My mind racing, thinking of all my friends who live and work in downtown Manhattan (I'm a SUNY alum), I sat there with everyone else, watching, stunned. Then the first tower collapsed. Something strange happened in my head at that point, and I really have no clear memory of the next hour or so, except for a few key moments. I eventually got through on the crushed phone circuits to my then-girlfriend (now wife) who was in grad school in Upstate NY. I got a frantic call from my sister, who used to live in NYC, telling me to stay the hell out of the subways (non-issue, those were shut down too).

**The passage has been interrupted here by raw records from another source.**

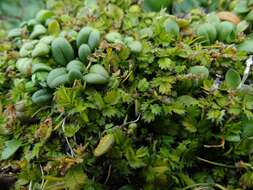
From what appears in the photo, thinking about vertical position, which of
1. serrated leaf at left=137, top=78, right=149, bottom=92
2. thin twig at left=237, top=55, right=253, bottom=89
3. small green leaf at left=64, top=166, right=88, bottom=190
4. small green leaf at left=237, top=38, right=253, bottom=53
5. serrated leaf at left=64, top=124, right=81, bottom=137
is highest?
small green leaf at left=237, top=38, right=253, bottom=53

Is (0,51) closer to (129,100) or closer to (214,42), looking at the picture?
(129,100)

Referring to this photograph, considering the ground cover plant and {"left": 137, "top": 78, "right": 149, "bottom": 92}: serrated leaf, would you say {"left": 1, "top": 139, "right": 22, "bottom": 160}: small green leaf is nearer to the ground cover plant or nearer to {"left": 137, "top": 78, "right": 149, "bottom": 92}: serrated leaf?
the ground cover plant

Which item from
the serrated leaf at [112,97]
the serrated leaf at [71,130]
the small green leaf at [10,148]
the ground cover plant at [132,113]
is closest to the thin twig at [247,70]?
the ground cover plant at [132,113]

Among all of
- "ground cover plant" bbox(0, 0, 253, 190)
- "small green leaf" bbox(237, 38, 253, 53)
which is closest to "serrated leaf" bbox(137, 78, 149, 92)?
"ground cover plant" bbox(0, 0, 253, 190)

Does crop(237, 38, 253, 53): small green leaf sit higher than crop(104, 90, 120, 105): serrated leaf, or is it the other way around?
crop(237, 38, 253, 53): small green leaf

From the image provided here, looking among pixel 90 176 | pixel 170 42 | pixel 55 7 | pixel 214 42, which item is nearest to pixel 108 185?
pixel 90 176

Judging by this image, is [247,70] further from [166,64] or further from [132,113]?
[132,113]

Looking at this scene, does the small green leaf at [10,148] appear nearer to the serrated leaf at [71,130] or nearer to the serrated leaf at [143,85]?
the serrated leaf at [71,130]
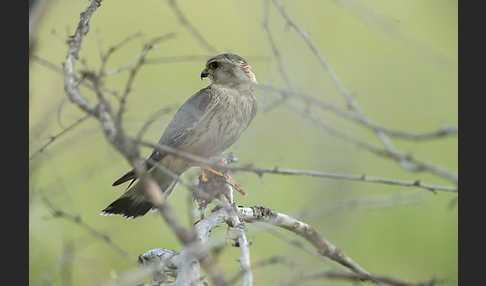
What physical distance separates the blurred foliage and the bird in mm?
131

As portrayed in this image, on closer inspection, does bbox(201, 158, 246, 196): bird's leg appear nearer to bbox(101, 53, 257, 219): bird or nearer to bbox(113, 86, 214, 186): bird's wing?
bbox(101, 53, 257, 219): bird

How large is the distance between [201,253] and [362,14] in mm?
1631

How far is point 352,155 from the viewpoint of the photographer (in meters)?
3.94

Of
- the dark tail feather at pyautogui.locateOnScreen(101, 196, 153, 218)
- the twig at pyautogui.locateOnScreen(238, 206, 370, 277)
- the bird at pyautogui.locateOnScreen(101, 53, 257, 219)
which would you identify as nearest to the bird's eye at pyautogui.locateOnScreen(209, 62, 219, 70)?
the bird at pyautogui.locateOnScreen(101, 53, 257, 219)

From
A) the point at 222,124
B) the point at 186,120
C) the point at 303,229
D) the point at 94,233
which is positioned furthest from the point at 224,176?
the point at 94,233

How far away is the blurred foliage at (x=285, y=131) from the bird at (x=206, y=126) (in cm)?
13

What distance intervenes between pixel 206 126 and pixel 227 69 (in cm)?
44

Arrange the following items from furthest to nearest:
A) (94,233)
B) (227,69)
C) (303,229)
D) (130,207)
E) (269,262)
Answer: (227,69), (130,207), (303,229), (94,233), (269,262)

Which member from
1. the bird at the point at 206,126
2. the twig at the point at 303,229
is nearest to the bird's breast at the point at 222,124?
the bird at the point at 206,126

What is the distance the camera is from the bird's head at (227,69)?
11.8 feet

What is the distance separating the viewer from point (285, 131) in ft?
13.9

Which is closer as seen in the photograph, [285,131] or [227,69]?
[227,69]

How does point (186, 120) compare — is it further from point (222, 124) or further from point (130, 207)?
point (130, 207)

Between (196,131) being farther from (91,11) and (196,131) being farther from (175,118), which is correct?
(91,11)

Then a very sweet girl I worked with gave me and a few other coworkers a ride home. And so we sat in the absolute worst gridlock traffic downtown Boston had ever seen. And yet, it was eerily calm. Everybody listening to the radio, all sorts of strange reports coming from all over the place, white house on fire, bombs going off in streets.

I finally got home to Brookline. Walked over to the liquor store on the next block (owned by a very sweet Persian family that was very upset over the day's events). Bought a bottle of vodka or gin, can't remember which. Sat down in front of CNN and just proceeded to drink. I felt it was the only thing to do.